Brooke Becker in Summerville, S.C., offers the breast milk kits on Etsy under the user name MilkMomBaby.

"I think initially you tell some people about it and they say, 'Oh, that's gross,'" she said. "Breast milk is pretty personal. Just sending that off to someone is a little bit of a leap for people."

That's why she decided to sell kits, including discreet lockets and a pill box design as vessels. She said she has sold about 48 kits since October.

"It's something that moms do for themselves," said Becker, 33. She has shipped jewelry to the United Kingdom and Asia. "It's more for mothers who are nursing long term, not people who just nurse a couple of months."

Victoria Cameron, 33, is nursing her 13-month-old son and pursuing a master's in social work in Minneapolis. She went on Etsy in search of mother's jewelry when she stumbled on the breast milk sellers. She was the first to post about it on a BabyCenter board for bargain hunters. The quick-fire reaction surprised her.

"At the same time people were talking about getting cremation remains made into a diamond or a rock, and that was, like, super meaningful, and then people were just like, 'Oh this breast milk thing is crazy.' It was very odd," she said.

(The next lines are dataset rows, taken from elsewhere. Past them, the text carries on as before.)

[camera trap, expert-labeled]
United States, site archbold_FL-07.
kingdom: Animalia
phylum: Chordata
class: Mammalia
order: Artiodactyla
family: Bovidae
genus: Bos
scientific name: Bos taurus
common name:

The debate has since spread on parenting blogs and social media.

In Belleville, N.J., Sharon Valcarcel, 32, nurses her 11-month-old daughter in the evenings after she returns from her job as a high school psychologist. She heard about the jewelry from a friend and thought it was "kind of gross."

The jewelry, Valcarcel said, plays into broader divisions over breast-feeding, with women "who are very elitist" about it on the supportive side.

"The funny thing is they're kind of pretty," she said of some of the designs. "But I think it's awkward."

Cameron hasn't bought a piece of breast milk jewelry but plans to "as kind of a weaning type of thing, when I think we're getting towards the end of it."

So what's the fuss?

"This has nothing to do with promoting the breast-feeding campaign. This is people on Etsy wanting to make a buck, and emotional moms like me wanting to have something for themselves," she said. "I'm not going to pass it down to my son. I'm not going to tell the average person on the street what it is. It would be for me."